Getting in Rolling Stone the best Revenge

Revenge GigCity EdmontonA mysterious and sinister Edmonton band you may never have heard of has wound up in Rolling Stone magazine’s 20 Best Metal Albums of 2015.

This list includes the usual suspects: Lamb of God, Clutch, Napalm Death, Slayer, and at No. 1, Marilyn Manson for Pale Emperor. Coming in at lucky No. 13 is a record called Behold.Total.Rejection by the locally-bred metal band Revenge. They’ve recorded five full-lengths and four EPs, and last played their hometown almost a year ago as the third act at the “Black Metal Warfare” show in the Starlite Room. Revenge has quietly – noisily – become one of the world’s top “war metal” bands, a subgenre similar to black and/or death metal. They tour all over the world.
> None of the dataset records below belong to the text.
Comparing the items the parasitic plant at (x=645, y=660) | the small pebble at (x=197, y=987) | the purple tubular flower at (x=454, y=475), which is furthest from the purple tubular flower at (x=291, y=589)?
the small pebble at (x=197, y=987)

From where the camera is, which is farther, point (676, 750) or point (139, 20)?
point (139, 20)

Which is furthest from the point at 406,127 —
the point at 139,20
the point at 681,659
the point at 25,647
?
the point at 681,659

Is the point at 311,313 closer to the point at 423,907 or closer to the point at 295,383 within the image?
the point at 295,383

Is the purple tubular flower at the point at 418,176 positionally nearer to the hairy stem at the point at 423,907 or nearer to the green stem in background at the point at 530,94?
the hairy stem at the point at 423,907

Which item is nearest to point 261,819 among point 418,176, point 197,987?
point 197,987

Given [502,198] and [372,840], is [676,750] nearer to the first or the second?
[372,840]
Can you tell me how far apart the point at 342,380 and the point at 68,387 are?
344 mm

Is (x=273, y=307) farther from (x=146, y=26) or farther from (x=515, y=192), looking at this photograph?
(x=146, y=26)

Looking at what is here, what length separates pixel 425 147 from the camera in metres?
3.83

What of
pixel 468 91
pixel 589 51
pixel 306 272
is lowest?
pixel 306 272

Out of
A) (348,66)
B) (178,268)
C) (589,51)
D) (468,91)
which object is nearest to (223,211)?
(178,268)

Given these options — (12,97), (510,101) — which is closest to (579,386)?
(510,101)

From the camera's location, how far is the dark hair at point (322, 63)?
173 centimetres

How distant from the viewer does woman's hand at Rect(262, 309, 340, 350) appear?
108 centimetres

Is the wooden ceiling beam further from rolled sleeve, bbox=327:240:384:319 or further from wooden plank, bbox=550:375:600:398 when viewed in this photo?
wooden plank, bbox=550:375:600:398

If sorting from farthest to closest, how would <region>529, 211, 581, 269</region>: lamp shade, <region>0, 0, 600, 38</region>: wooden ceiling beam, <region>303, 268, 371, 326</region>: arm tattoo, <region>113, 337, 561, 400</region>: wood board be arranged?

The blurb by Rolling Stone critic Hank Shteamer reads, “James ‘J.’ Read, drum tornado and vocalist of Edmonton, Alberta’s Revenge, is one of the metal underground’s most chaotic and pulverizing bashers. But he’s also an auteur who wields filthy textures and brutish riffs as skillfully as Max Martin employs pristine sheen and unshakable hooks. In the macro sense, every Revenge album since their 2003 debut sounds exactly the same: Read’s percussive shitstorm, guitar used as a siren-like noisemaker, shuddering blasts of distortion (the Revenge equivalent of a dubstep drop) and effects-heavy vocals that can suggest field recordings from a pigpen at feeding time. Behold.Total.Rejection, the band’s fifth full-length and first for Season of Mist, follows suit but achieves an exemplary balance of harshness and coherence.”

The heaviness of a metal band is directly proportional to the unreadability of its logo

The heaviness of a metal band is directly proportional to the unreadability of its logo

Based in Marseille, France, the record label Season of Mist represents many like-minded metal bands so frightening that some of their logos are terrifyingly illegible. Revenge’s name can hardly be discerned. The heaviness of a metal band is directly proportional to the scariness of its font, as a rule, and Season of Mist hypes Revenge as “one of the most extreme bands in existence.”

The label rep responded to requests for comment, “Unfortunately James and the b and have refused to do any interviews for this album cycle. I would be more than happy to send you digital promos for the band’s new album for your consideration and review, but I’m afraid I cannot do more than that presently.”

No music videos or good photographs of the band seem to exist, either. Very mysterious.

The music is easy to find, though. You can stream all of Revenge’s albums free from multiple sources.

This must be what it takes to become a “popular underground band” – not as oxymoronic as it sounds.